As of right now, I am content with who I am. I feel that I am finally starting to take on more adult responsibilities and I feel like I am finally beginning to find my niche. I try not to make my mom cover any costs for my cat and I will occasionally buy my own clothes despite not having an income. My mom is still my best friend, the one I tell everything to because making friends has always been hard for me. To be honest, I am a lot like my mom and that makes me happy because she is such a strong woman and an amazing role model. She respects that I have this blog to voice my opinions and for that I am grateful. I am lucky that I have always had her there for not many college students do and it made the adjustment to college easier knowing that every night I can go home and have her there.
While I may not have had the typical “college experience” thus far, I wouldn’t change it for the world.

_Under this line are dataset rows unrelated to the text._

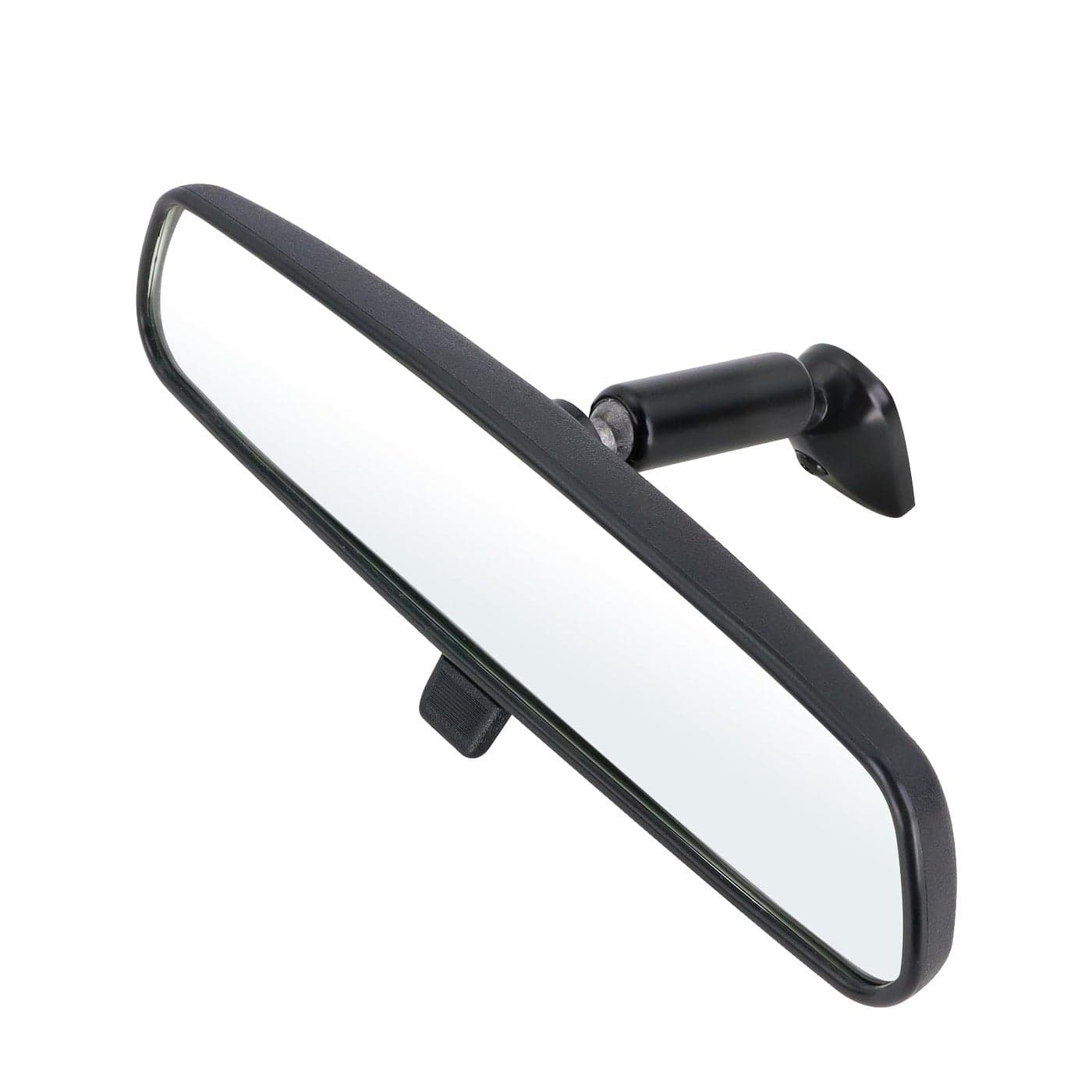 Lqito Interior Rear View Mirror Fits 19992025 Silverado Sierra 1500 2500 3500 19962025 Express 20152025 Colorado 19932014 20212024 Yukon Suburban 20052017 Equinox Replace13524917 13585948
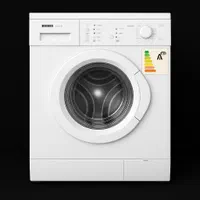 ماشین لباسشویی بوش مدل Maxx 6|ماشین لباسشویی و خشککن لباس|شیراز, ابیوردی|دیوار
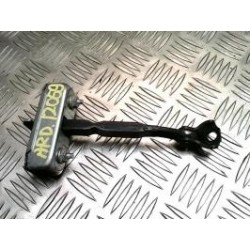 Tirant de porte arriere...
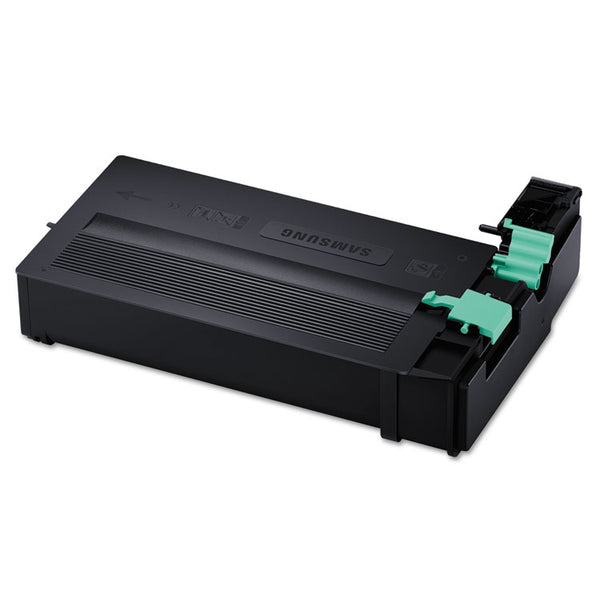 Samsung MLT-D358S/XAA Toner, 15,000 Page-Yield, Black (SASMLTD358S)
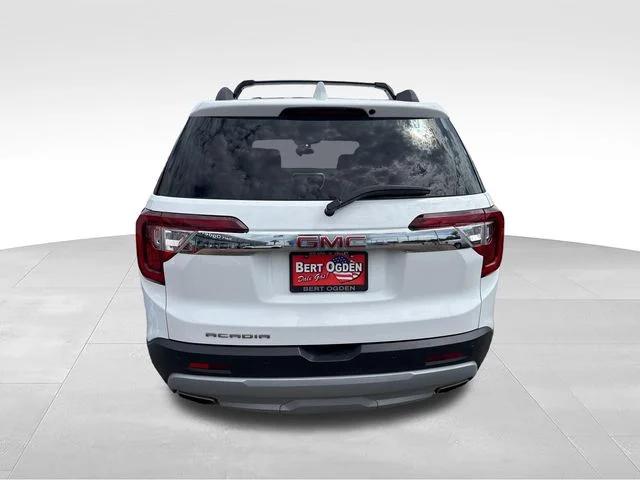 2023 GMC Acadia FWD SLE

Then again, I am not a typical girl. If these differences are part of my mental illnesses or my personality or even a combination of the two, I wouldn’t change who I am for anyone. I have friends, albeit few, but its quality over quantity and the few I have are awesome. I have an amazing mom and a dad who tries his best while he struggles with mental illnesses of his own. I am quirky and lazy and would rather stay home with a book than go out and waste money that I don’t even have. I have my priorities straight, most of the time. My cat is a jerk, but I love her and she loves that I feed her and clean her litter box, who knows she might even love me back. I am very much introverted, but can be outgoing if I want to. I watch Disney movies, read fairy-tales, and wish on stars. I know that life is hard, but as long as I keep working hard and trying my best, I will make it out on my feet. And that is all I can ask for.